Benghazi Holds Its Breath

Certainly, the coalition has provided Libya’s rebel movement with significant support. In the earliest days, it beat back several of Col. Qaddafi’s assaults on rebel towns (though loyalist forces soon returned). Britain supplied the rebels’ political representative, the National Transitional Council, with a secure communications network, and Qatar gave them an Ericsson satellite so that the Libyans in the rebel-held east might at last be able to receive international calls and reconnect to the Internet. Qatar has also equipped the rebels with their own satellite television station based — of course — in Doha, the Qatari capital, and installed an FM radio outlet for Al Jazeera in Benghazi. Those insufficiently saturated by the pan-Arab network’s rolling coverage on television can tune in for more.

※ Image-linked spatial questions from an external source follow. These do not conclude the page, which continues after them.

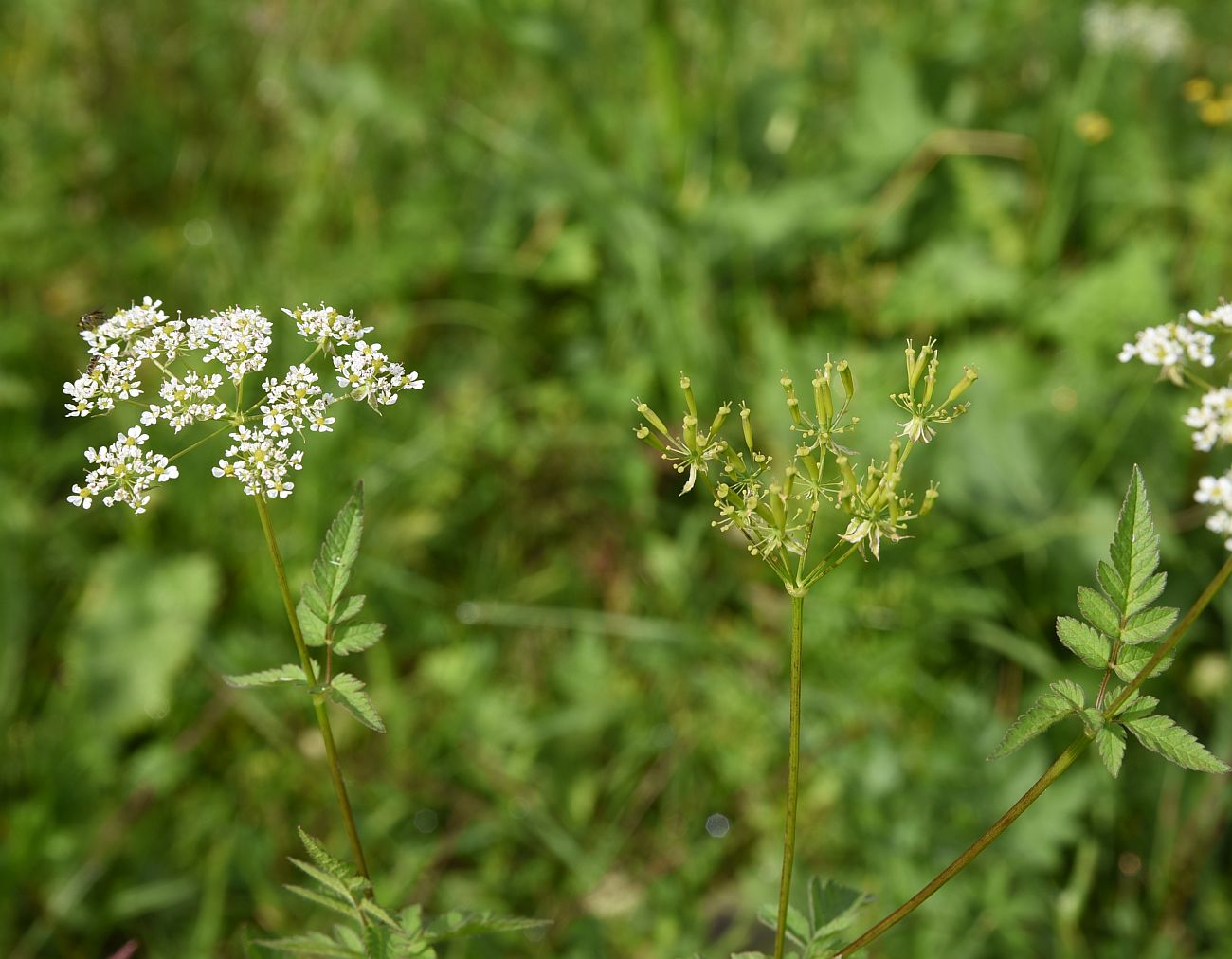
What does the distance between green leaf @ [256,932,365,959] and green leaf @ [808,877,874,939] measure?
621 millimetres

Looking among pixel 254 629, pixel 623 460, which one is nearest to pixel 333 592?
pixel 254 629

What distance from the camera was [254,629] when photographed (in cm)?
339

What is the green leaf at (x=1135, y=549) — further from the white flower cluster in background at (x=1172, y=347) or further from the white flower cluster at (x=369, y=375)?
the white flower cluster at (x=369, y=375)

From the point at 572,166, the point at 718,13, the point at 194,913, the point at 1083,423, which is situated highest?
the point at 718,13

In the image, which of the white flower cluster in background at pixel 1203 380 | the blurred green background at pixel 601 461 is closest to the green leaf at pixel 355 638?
the white flower cluster in background at pixel 1203 380

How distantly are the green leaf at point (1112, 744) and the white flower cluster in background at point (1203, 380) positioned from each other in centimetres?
26

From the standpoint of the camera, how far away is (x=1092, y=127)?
3.85 meters

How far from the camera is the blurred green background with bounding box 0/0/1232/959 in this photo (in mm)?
2891

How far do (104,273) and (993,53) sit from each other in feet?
11.5

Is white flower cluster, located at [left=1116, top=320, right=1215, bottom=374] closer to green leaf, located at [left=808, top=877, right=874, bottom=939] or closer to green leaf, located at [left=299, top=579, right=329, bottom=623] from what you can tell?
green leaf, located at [left=808, top=877, right=874, bottom=939]

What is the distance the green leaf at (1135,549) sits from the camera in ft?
4.65

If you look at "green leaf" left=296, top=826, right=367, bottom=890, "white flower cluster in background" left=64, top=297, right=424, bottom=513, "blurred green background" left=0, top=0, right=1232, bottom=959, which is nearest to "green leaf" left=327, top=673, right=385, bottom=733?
"green leaf" left=296, top=826, right=367, bottom=890

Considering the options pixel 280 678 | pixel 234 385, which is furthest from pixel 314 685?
pixel 234 385

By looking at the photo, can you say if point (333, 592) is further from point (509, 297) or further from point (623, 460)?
point (509, 297)
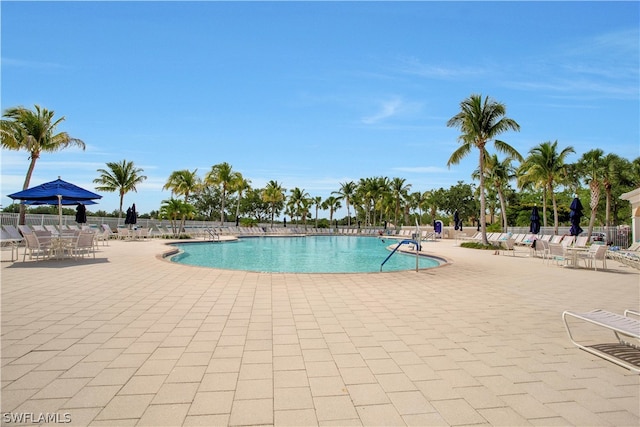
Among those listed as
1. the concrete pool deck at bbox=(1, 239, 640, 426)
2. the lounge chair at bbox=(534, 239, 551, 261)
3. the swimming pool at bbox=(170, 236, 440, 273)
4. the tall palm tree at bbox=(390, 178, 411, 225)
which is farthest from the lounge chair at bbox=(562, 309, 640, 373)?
the tall palm tree at bbox=(390, 178, 411, 225)

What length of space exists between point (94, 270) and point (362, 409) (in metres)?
8.34

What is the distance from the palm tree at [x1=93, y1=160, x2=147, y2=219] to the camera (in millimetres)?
31625

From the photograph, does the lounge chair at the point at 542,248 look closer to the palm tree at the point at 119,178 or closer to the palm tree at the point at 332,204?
the palm tree at the point at 119,178

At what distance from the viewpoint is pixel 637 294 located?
6562mm

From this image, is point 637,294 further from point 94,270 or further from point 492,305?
point 94,270

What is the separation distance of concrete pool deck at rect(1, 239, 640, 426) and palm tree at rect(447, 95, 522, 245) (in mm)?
14720

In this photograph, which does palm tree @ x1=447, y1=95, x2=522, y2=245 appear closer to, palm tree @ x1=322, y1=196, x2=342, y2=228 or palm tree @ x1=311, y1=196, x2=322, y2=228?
palm tree @ x1=322, y1=196, x2=342, y2=228

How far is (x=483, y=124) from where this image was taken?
62.8 feet

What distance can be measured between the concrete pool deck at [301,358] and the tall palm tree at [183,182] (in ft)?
92.0

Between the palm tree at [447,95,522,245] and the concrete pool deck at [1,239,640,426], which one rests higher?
the palm tree at [447,95,522,245]

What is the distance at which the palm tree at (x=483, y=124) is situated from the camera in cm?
1891

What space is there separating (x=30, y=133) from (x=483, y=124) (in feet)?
82.1

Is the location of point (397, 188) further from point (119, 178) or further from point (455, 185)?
point (119, 178)

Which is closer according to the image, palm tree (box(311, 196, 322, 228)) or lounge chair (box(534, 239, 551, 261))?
lounge chair (box(534, 239, 551, 261))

Qatar, the United Arab Emirates and Italy have all offered to sell Libyan oil from rebel-held fields to keep the east solvent, and Britain and the US are both considering the release to the rebels of some of the Libyan funds they froze after Qaddafi’s harsh response to the initial uprising on February 17. And thanks to Qatar’s supply of gasoline, one can still fill up for $4; cars park in Benghazi with their engines running.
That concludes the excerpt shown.